With a just handful of burnouts and a few runs to draw on, Cory Reed, already an accomplished racer in one category, made his debut in another and looked like a pro doing it. At the Northwest Nationals at picturesque Pacific Raceways, the former Pro Stock Motorcycle racer shot to No. 1 on the Pro Stock grid with an outstanding 6.53 on his first full run ever.

In the first round of eliminations, Reed might have been even more impressive – in a losing effort. An in-the-bag win over two-time 2024 tour winner Troy Coughlin Jr. dissolved in the last few hundred feet when the loose, dicey conditions forced him to lift. A lesser driver might have crashed.
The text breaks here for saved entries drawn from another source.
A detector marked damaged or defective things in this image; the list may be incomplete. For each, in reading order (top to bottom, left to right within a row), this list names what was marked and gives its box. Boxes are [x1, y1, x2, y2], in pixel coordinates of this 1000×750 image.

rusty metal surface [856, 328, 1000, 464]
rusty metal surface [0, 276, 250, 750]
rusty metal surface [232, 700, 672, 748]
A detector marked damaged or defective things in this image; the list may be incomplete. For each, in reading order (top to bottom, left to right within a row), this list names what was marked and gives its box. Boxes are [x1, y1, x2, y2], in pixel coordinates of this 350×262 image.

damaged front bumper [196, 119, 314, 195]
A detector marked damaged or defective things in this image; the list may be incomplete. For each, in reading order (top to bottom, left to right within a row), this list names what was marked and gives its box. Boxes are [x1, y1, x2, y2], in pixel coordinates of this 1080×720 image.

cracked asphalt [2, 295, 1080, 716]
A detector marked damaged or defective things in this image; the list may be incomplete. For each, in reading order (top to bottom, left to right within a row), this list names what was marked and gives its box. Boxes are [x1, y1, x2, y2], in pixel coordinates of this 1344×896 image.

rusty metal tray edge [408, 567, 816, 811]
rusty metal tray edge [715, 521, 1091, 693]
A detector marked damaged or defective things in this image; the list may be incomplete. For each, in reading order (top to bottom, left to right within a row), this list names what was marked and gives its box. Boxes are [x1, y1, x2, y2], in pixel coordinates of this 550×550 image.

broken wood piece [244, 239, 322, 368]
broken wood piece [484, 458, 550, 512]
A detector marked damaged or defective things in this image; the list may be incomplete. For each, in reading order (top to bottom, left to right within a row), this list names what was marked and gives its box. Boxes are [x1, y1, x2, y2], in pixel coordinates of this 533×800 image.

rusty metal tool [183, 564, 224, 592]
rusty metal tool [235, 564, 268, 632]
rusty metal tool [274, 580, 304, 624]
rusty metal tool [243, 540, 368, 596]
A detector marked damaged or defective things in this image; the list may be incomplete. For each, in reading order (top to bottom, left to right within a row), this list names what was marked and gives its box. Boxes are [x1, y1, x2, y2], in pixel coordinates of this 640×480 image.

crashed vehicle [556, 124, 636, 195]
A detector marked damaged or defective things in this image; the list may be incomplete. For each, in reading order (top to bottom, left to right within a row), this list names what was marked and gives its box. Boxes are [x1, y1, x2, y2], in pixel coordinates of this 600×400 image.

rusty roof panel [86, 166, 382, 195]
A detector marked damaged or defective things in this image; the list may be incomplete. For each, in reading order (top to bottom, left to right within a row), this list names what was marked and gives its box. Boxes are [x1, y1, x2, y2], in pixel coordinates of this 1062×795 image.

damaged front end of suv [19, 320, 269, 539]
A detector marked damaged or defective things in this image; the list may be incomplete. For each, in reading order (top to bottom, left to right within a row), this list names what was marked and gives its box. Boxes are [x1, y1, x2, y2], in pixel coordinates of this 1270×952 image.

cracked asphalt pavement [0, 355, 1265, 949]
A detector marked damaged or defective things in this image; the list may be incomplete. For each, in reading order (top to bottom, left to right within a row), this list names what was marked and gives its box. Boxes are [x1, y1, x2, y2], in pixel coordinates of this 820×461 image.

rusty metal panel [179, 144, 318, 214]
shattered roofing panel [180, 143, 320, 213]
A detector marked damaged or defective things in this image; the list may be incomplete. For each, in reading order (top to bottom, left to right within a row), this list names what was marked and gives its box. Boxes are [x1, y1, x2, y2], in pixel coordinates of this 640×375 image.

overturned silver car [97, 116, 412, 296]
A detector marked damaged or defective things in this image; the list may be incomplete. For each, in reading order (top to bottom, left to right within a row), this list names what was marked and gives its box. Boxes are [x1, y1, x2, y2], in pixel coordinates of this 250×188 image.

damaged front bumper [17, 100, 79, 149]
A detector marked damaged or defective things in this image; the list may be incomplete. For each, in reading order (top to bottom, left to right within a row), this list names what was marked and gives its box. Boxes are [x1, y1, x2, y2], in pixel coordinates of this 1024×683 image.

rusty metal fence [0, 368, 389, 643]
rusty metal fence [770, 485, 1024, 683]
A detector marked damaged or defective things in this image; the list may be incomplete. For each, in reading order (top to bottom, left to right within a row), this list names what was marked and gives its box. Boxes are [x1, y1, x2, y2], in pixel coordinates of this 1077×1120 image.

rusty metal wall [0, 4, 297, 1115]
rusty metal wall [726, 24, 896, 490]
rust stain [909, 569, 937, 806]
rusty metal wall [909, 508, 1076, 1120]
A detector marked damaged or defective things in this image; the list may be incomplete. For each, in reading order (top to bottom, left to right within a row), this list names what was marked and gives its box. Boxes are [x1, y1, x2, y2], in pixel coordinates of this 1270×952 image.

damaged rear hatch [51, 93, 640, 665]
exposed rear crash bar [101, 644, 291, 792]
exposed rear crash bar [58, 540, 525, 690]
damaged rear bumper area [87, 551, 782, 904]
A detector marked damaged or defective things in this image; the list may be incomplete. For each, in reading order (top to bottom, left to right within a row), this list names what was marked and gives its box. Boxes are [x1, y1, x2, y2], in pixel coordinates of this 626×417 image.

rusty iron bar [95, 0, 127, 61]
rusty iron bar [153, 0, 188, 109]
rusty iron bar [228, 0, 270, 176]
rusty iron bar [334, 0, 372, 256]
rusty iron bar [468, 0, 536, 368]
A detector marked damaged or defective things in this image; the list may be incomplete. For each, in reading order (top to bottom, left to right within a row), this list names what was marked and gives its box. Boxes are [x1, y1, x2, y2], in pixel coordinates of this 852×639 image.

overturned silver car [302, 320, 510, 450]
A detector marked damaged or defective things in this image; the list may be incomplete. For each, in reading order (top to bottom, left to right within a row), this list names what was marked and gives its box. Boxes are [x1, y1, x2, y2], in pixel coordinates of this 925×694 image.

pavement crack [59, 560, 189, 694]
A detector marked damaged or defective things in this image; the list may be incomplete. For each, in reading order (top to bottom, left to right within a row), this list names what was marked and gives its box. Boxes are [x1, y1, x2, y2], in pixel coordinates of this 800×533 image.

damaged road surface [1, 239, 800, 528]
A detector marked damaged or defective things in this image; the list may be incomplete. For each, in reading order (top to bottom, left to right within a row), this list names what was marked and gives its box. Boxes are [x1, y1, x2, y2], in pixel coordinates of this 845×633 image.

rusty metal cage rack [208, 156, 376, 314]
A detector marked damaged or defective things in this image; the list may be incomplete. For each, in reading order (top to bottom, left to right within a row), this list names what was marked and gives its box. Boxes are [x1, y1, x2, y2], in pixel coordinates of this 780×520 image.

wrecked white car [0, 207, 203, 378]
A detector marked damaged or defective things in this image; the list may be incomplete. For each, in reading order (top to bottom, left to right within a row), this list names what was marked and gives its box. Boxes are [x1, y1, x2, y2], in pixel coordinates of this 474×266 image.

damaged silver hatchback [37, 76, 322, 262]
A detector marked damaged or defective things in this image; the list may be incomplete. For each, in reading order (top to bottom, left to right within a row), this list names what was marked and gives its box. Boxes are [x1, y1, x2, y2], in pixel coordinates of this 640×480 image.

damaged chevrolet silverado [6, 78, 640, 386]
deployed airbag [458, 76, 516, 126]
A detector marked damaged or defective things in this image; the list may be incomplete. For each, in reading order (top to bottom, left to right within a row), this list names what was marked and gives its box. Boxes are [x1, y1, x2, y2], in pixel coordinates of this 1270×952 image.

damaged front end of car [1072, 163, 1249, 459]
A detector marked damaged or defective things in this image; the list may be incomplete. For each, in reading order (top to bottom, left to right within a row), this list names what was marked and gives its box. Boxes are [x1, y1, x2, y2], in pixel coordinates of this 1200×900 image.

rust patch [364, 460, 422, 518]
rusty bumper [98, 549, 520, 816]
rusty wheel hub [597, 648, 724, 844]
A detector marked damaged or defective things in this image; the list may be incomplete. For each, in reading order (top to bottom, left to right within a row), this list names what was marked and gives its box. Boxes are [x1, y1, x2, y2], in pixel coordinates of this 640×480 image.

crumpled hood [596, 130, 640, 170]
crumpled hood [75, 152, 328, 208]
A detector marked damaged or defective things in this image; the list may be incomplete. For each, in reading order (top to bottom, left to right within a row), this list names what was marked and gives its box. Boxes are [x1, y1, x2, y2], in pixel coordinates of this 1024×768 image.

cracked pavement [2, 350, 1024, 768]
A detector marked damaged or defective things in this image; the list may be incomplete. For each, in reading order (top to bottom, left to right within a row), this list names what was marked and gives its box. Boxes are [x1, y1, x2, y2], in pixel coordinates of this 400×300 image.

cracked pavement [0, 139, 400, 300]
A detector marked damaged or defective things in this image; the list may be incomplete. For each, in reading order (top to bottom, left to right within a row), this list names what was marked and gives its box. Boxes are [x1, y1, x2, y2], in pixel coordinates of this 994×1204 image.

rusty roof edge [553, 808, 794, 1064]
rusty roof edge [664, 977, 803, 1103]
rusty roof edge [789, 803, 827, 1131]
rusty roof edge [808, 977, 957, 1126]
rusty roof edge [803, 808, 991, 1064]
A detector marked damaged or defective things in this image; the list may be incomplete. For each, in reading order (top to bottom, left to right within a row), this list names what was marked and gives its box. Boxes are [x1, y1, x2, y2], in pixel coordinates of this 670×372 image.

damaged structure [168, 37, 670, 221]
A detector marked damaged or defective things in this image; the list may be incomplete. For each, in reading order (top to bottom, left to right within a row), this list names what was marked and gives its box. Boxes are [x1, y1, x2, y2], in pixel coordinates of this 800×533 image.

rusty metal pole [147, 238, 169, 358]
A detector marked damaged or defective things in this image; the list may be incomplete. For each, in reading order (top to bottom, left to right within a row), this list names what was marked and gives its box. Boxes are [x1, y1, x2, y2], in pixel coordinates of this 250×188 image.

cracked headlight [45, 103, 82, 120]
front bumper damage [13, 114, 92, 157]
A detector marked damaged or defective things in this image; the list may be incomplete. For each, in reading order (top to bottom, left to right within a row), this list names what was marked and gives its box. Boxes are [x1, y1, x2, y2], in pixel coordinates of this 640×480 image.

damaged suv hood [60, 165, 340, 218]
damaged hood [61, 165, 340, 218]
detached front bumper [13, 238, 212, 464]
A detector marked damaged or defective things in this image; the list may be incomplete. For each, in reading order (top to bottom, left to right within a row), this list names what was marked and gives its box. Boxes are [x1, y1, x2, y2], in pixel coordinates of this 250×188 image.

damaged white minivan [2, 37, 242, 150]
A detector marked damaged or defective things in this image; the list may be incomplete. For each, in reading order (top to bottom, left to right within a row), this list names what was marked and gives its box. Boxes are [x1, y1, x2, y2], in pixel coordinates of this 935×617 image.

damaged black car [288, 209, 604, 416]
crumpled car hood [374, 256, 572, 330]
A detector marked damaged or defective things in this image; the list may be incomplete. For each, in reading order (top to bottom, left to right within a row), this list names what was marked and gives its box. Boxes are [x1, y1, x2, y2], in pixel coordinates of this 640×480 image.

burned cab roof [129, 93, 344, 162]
“You hate to get out of it when you don’t see the other guy, but I didn’t want to wad this thing up in my first round in Pro Stock,” Reed said. “Troy was like, ‘Man, you had me,’ but the car was spinning the tires hard, and I really didn’t want to crash it, you know?”

Delayed hours by repeated rain delays and two crashes in the first round of Funny Car, Reed/Coughlin was the first pair of Pro Stock. After Reed’s brush with disaster, the other 14 Pro Stock teams returned to the pits, NHRA officials immediately went to work on the track, and the remaining seven pairs were run way later under drastically different (better) track conditions.

Completely inexperienced yet encouraged after licensing, Reed and the J&A Service team made their official debut at the furthest track from K-B/Titan headquarters in faraway North Carolina. “It shook on the first qualifying run – I may have done a few bone-headed things because I’m still learning – and that 6.53 in Q2 was the first full pass I ever made in a Pro Stock car,” he said.

“Before we went to Seattle, I did six burnouts in the burnout car, wore the transmission out, then did a few more burnouts in Darlington. The first test pass at Rockingham, I destroyed the transmission, and for a minute there I was thinking, ‘Do I really want to do this? What are these guys thinking about me?’ But after running a 6.59 without even taking it all the way to the finish line, I felt a lot better.”

All things considered, Seattle was a successful, rewarding debut. “I was about over the bikes,” Reed said. “We were going to start all over with our own engine program with K-B Titan, and you get to thinking about it and it’s like, ‘We’re starting all over – a this could take a while.’ I was talking to my dad, and he said, ‘What do you think about Pro Stock?’ We’re already right there with K-B and it’s like, ‘Hey, why not?’ And here we are.”